--- BEGIN MATERIAL PROVIDED ---

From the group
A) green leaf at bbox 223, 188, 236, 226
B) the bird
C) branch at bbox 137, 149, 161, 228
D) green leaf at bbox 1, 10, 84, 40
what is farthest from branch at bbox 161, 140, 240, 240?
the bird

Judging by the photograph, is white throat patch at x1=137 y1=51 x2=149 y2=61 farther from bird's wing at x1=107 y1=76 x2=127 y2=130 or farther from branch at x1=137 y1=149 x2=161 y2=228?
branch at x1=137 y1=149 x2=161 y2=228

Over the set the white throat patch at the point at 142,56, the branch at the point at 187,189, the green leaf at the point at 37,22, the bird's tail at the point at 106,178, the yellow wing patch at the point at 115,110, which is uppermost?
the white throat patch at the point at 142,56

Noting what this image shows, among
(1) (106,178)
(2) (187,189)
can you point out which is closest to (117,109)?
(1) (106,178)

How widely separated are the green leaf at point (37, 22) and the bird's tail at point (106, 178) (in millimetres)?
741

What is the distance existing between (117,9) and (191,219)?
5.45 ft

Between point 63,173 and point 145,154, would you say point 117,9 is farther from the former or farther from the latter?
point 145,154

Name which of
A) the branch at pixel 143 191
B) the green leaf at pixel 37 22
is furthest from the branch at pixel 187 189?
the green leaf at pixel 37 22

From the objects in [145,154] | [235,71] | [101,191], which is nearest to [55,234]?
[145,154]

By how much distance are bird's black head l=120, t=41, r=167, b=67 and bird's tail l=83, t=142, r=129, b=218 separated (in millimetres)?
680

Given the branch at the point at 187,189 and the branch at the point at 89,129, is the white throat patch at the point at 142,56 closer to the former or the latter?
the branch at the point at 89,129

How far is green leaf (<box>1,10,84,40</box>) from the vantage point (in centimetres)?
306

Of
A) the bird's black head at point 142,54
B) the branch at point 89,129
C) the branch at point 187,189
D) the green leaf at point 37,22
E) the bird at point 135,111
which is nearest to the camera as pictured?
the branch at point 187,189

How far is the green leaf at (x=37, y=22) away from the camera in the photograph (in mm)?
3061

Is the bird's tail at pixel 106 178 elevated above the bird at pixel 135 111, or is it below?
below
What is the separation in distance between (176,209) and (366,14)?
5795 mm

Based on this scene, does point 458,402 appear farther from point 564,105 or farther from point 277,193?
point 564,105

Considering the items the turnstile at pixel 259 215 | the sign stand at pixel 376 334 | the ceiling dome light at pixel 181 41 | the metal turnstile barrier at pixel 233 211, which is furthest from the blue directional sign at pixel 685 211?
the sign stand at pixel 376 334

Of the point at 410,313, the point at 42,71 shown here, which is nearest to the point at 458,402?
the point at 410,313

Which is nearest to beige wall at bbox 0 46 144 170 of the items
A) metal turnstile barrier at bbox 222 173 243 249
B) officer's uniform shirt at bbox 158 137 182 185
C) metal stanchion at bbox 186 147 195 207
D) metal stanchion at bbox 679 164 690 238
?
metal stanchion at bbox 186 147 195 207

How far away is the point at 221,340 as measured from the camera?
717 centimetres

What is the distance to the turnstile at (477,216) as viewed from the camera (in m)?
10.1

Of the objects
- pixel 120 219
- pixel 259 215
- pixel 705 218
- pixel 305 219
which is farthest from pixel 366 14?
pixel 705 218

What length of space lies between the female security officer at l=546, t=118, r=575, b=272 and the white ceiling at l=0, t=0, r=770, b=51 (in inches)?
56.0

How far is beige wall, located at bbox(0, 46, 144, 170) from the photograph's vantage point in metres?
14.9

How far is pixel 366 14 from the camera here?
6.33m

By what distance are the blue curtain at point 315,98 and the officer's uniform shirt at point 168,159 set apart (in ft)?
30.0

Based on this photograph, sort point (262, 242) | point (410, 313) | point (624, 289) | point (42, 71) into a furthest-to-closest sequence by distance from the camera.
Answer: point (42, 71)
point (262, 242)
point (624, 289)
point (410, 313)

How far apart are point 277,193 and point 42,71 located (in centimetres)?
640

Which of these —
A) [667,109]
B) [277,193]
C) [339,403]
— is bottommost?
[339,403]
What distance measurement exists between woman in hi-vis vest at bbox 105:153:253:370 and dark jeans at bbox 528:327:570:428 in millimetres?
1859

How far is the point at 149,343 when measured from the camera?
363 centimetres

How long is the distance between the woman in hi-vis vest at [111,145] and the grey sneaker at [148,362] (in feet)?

--- END MATERIAL PROVIDED ---

== AIM ==
Can you give every line of the listing above as a JSON list of strings, with one string per line and blank lines left out?

== REPLY TO THE EXERCISE ==
[
  "From the group",
  "A) green leaf at bbox 223, 188, 236, 226",
  "B) the bird",
  "C) branch at bbox 137, 149, 161, 228",
  "D) green leaf at bbox 1, 10, 84, 40",
  "what is farthest from branch at bbox 161, 140, 240, 240?",
  "the bird",
  "Judging by the photograph, is white throat patch at x1=137 y1=51 x2=149 y2=61 farther from bird's wing at x1=107 y1=76 x2=127 y2=130 or farther from branch at x1=137 y1=149 x2=161 y2=228?",
  "branch at x1=137 y1=149 x2=161 y2=228",
  "Over the set the white throat patch at the point at 142,56, the branch at the point at 187,189, the green leaf at the point at 37,22, the bird's tail at the point at 106,178, the yellow wing patch at the point at 115,110, which is uppermost?",
  "the white throat patch at the point at 142,56",
  "Noting what this image shows, among",
  "(1) (106,178)",
  "(2) (187,189)",
  "can you point out which is closest to (117,109)?",
  "(1) (106,178)",
  "How widely separated are the green leaf at point (37, 22) and the bird's tail at point (106, 178) (in millimetres)?",
  "741",
  "What is the distance existing between (117,9) and (191,219)?",
  "5.45 ft",
  "Between point 63,173 and point 145,154, would you say point 117,9 is farther from the former or farther from the latter?",
  "point 145,154",
  "Name which of",
  "A) the branch at pixel 143 191",
  "B) the green leaf at pixel 37 22",
  "is furthest from the branch at pixel 187 189?",
  "the green leaf at pixel 37 22",
  "From the objects in [145,154] | [235,71] | [101,191], which is nearest to [55,234]?",
  "[145,154]",
  "By how much distance are bird's black head l=120, t=41, r=167, b=67 and bird's tail l=83, t=142, r=129, b=218 separated (in millimetres)?",
  "680",
  "Given the branch at the point at 187,189 and the branch at the point at 89,129, is the white throat patch at the point at 142,56 closer to the former or the latter?",
  "the branch at the point at 89,129",
  "How far is green leaf (<box>1,10,84,40</box>) from the vantage point (in centimetres)?",
  "306",
  "Of",
  "A) the bird's black head at point 142,54",
  "B) the branch at point 89,129",
  "C) the branch at point 187,189",
  "D) the green leaf at point 37,22",
  "E) the bird at point 135,111",
  "which is nearest to the camera as pictured?",
  "the branch at point 187,189",
  "How far is the green leaf at (x=37, y=22) away from the camera in the photograph (in mm)?",
  "3061",
  "Is the bird's tail at pixel 106 178 elevated above the bird at pixel 135 111, or is it below?",
  "below",
  "What is the separation in distance between (176,209) and (366,14)?",
  "5795 mm",
  "Based on this scene, does point 458,402 appear farther from point 564,105 or farther from point 277,193?",
  "point 564,105",
  "Considering the items the turnstile at pixel 259 215 | the sign stand at pixel 376 334 | the ceiling dome light at pixel 181 41 | the metal turnstile barrier at pixel 233 211, which is furthest from the blue directional sign at pixel 685 211?",
  "the sign stand at pixel 376 334",
  "Of the point at 410,313, the point at 42,71 shown here, which is nearest to the point at 458,402?",
  "the point at 410,313",
  "Which is nearest to beige wall at bbox 0 46 144 170 of the items",
  "A) metal turnstile barrier at bbox 222 173 243 249",
  "B) officer's uniform shirt at bbox 158 137 182 185",
  "C) metal stanchion at bbox 186 147 195 207",
  "D) metal stanchion at bbox 679 164 690 238",
  "?",
  "metal stanchion at bbox 186 147 195 207",
  "How far away is the point at 221,340 as measured from the camera?",
  "717 centimetres",
  "What is the distance to the turnstile at (477,216) as viewed from the camera (in m)?",
  "10.1",
  "Of the objects",
  "- pixel 120 219",
  "- pixel 259 215",
  "- pixel 705 218",
  "- pixel 305 219",
  "which is farthest from pixel 366 14?",
  "pixel 705 218",
  "What length of space lies between the female security officer at l=546, t=118, r=575, b=272 and the white ceiling at l=0, t=0, r=770, b=51 (in inches)?",
  "56.0",
  "How far is beige wall, located at bbox(0, 46, 144, 170) from the photograph's vantage point in metres?",
  "14.9",
  "How far is pixel 366 14 from the camera here?",
  "6.33m",
  "By what distance are the blue curtain at point 315,98 and the officer's uniform shirt at point 168,159 set apart (in ft)?",
  "30.0",
  "Based on this photograph, sort point (262, 242) | point (410, 313) | point (624, 289) | point (42, 71) into a furthest-to-closest sequence by distance from the camera.",
  "Answer: point (42, 71)",
  "point (262, 242)",
  "point (624, 289)",
  "point (410, 313)",
  "How far apart are point 277,193 and point 42,71 located (in centimetres)?",
  "640",
  "Which of these —",
  "A) [667,109]",
  "B) [277,193]",
  "C) [339,403]",
  "— is bottommost?",
  "[339,403]",
  "What distance measurement exists between woman in hi-vis vest at bbox 105:153:253:370 and dark jeans at bbox 528:327:570:428 in millimetres?",
  "1859",
  "How far is the point at 149,343 when measured from the camera?",
  "363 centimetres",
  "How long is the distance between the woman in hi-vis vest at [111,145] and the grey sneaker at [148,362] (in feet)?"
]